Assigned task:
Transcribe the part of the article on the department's heating and electricity bill starting at "The head of" and ending at "upgrades from afar.".

Excerpted passage:
───
Heating and electricity bill up €500k in Government department despite remote working

Heating and electricity bill up €500k in Government department despite remote working

Department of Social Protection secretary general John McKeon. Picture: Gareth Chaney/Collins

A €500,000 increase in a Government department’s spending on heating and electricity, while its staff were working remotely, was because all office-based computers were left powered on.

The head of the Department of Social Protection (DSP) has said that “for security and other reasons” a remote-working protocol was used during the first year of the pandemic “which required desktop PCs to be maintained in a powered-on position”.

Secretary general John McKeon, who will appear before the Public Accounts Committee today, told PAC vice-chairperson Catherine Murphy that in this scenario, “remote PCs were simply used as a screen rather than having access to data and systems directly”.

Such remote administration is a tool typically used by companies’ IT staff to assess staff PCs and install necessary upgrades from afar.

Earlier this week, it emerged via a parliamentary question response to Ms Murphy that the department had spent €4m on heat and electricity in 2020, as opposed to €3.5m in 2019 — an increase of 14%.

In its response, the DSP made no mention of the remote admin issue, but said that its buildings had needed to be “heated, lit, and ventilated for longer periods”.

Mr McKeon has said that his department is “currently rolling out secure laptops to staff to eliminate this requirement”.

He added that other contributory factors to the department’s overheads last year included the cost of electricity and gas increasing "significantly”, and the fact the department had used “four additional buildings to facilitate temporary staff recruited to manage the unprecedented administrative demand of processing the pandemic unemployment payment”.

In his opening remarks to the PAC today, Mr McKeon is expected to tell the committee that the evidence of his department’s operations during the pandemic will help to dispel the “lazy caricatures” of civil servants being “cosseted, of not being innovative, of being inefficient, of lacking customer focus”.

Today’s hearing is also expected to deal at length with the matter of bogus self-employment.

The Department of Social Protection, which is currently conducting an investigation into the practice at RTÉ, is the body with primary responsibility for dictating a worker’s employment status.
───
Saved data entries:
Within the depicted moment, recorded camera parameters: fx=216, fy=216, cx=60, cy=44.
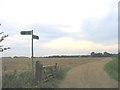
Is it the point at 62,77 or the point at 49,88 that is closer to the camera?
the point at 49,88

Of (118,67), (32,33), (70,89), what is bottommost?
(70,89)

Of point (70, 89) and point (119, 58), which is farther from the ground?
point (119, 58)

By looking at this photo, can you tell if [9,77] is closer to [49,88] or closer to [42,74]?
[42,74]

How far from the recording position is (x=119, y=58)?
34.9ft

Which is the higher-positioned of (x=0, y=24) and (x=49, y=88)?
(x=0, y=24)

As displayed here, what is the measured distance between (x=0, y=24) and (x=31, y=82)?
2780 mm

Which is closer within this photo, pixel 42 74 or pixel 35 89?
pixel 35 89

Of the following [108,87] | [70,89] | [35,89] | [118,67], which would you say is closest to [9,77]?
[35,89]

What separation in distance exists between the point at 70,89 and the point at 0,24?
374 centimetres

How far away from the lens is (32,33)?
───
Solution to the exercise:
The head of the Department of Social Protection (DSP) has said that “for security and other reasons” a remote-working protocol was used during the first year of the pandemic “which required desktop PCs to be maintained in a powered-on position”.

Secretary general John McKeon, who will appear before the Public Accounts Committee today, told PAC vice-chairperson Catherine Murphy that in this scenario, “remote PCs were simply used as a screen rather than having access to data and systems directly”.

Such remote administration is a tool typically used by companies’ IT staff to assess staff PCs and install necessary upgrades from afar.